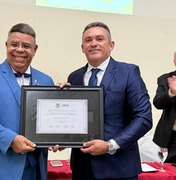 Câmara de Maceió entrega Título de Cidadão Honorário ao professor universitário Eraldo de Souza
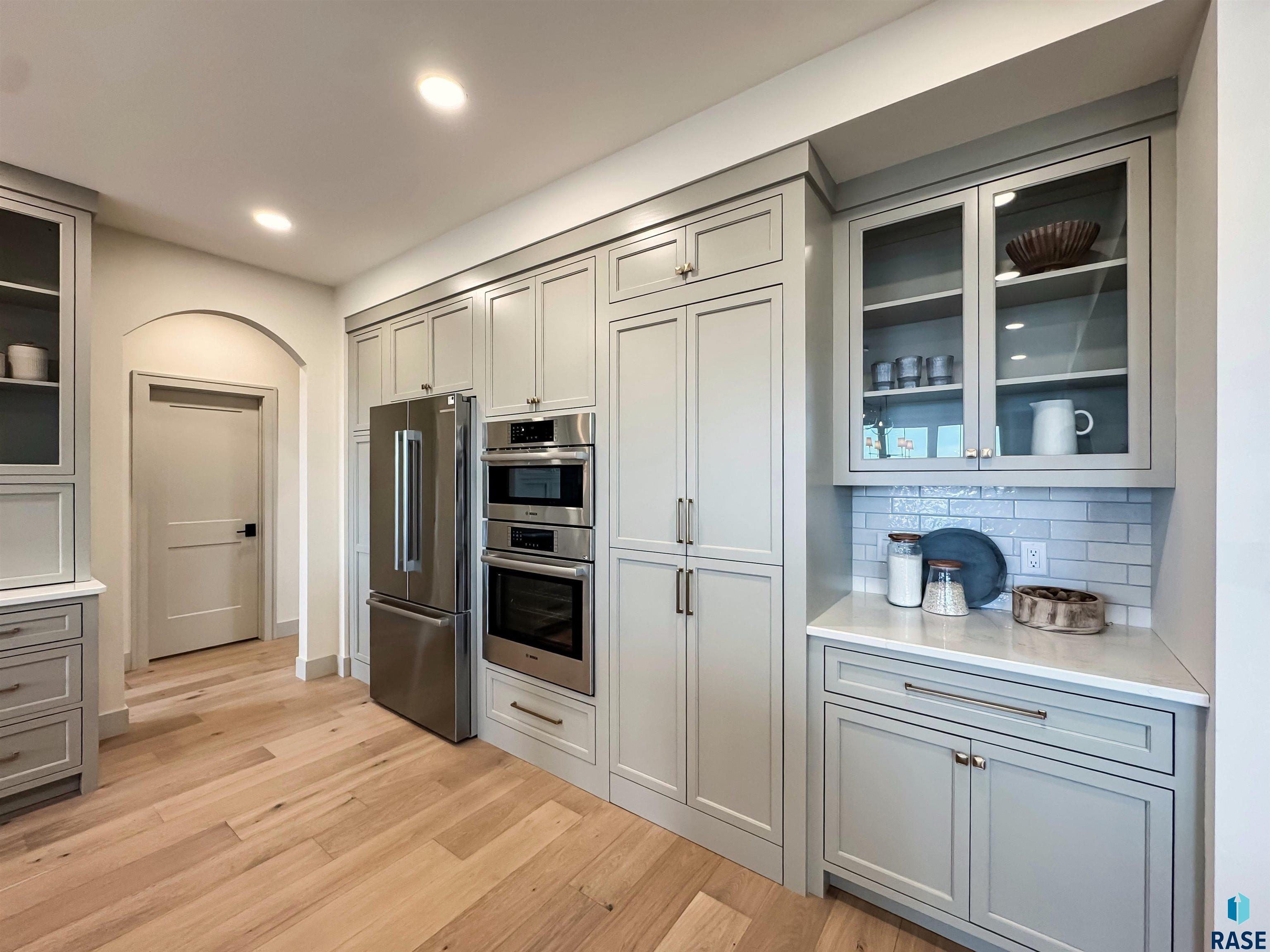 705 N Sapphire Cir Circle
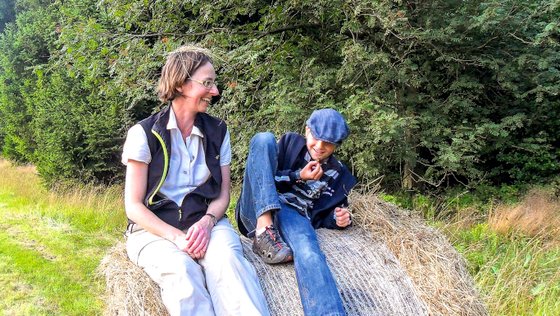 Autorin Annette Sievers mit ihrem Neffen auf einem Heuballen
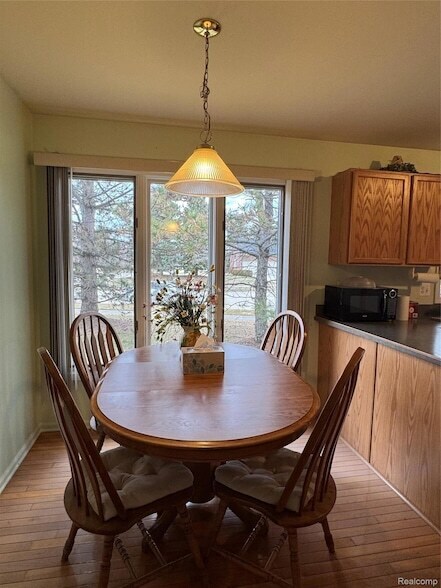 Building Photo - 40342 Riverbend Dr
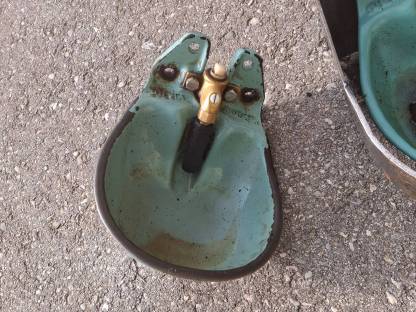 Bild 3:Suevia Tränker/Selbstränker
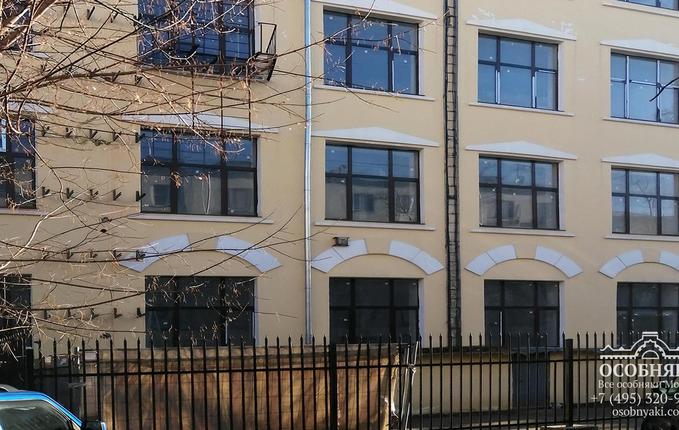 в Малом Каретном переулке, 11, площадь 3800 м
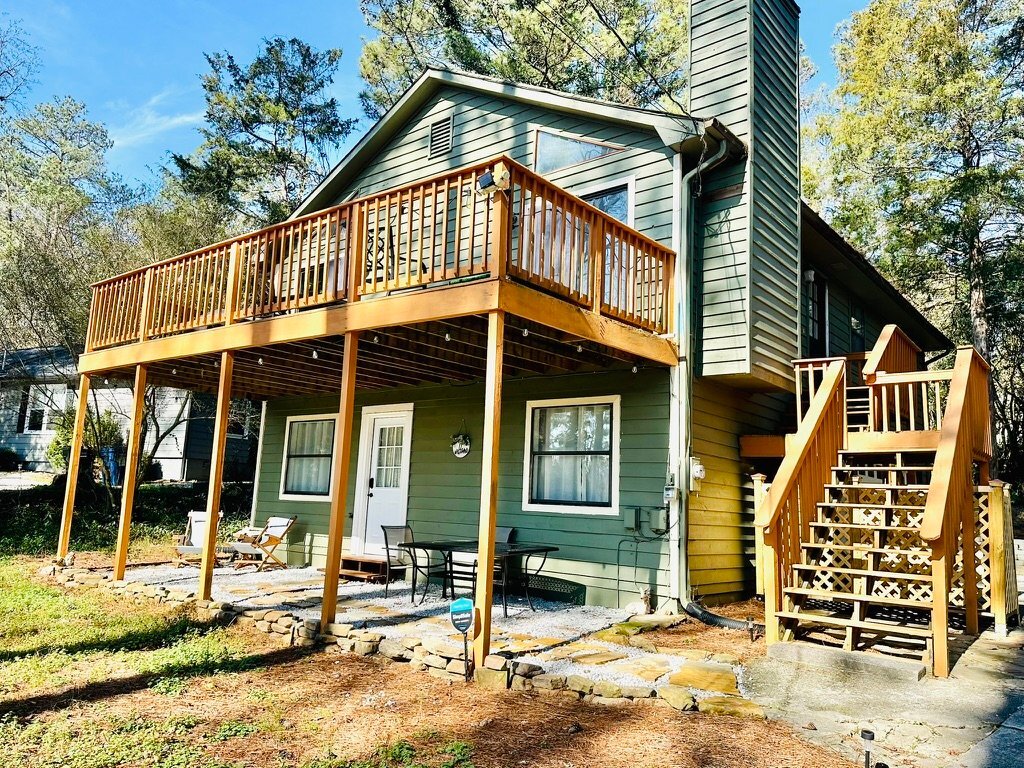 Photo - 947 Lake Dr SW Unidad A - Upstairs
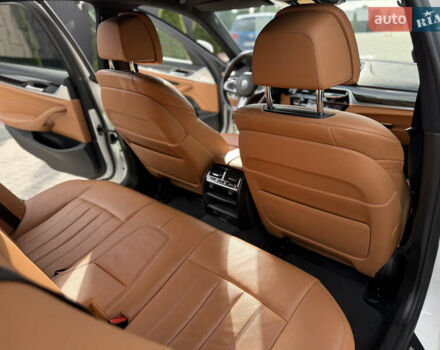 Білий БМВ 5 Серія, об'ємом двигуна 3 л та пробігом 128 тис. км за 40999 $, фото 22 на Automoto.ua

::::::::::

▶ [How to complete this task]
Leave the pictures aside and output each entry exactly as it stands.

▶ [Output of the exercise]
 Câmara de Maceió entrega Título de Cidadão Honorário ao professor universitário Eraldo de Souza
 705 N Sapphire Cir Circle
 Autorin Annette Sievers mit ihrem Neffen auf einem Heuballen
 Building Photo - 40342 Riverbend Dr
 Bild 3:Suevia Tränker/Selbstränker
 в Малом Каретном переулке, 11, площадь 3800 м
 Photo - 947 Lake Dr SW Unidad A - Upstairs
 Білий БМВ 5 Серія, об'ємом двигуна 3 л та пробігом 128 тис. км за 40999 $, фото 22 на Automoto.ua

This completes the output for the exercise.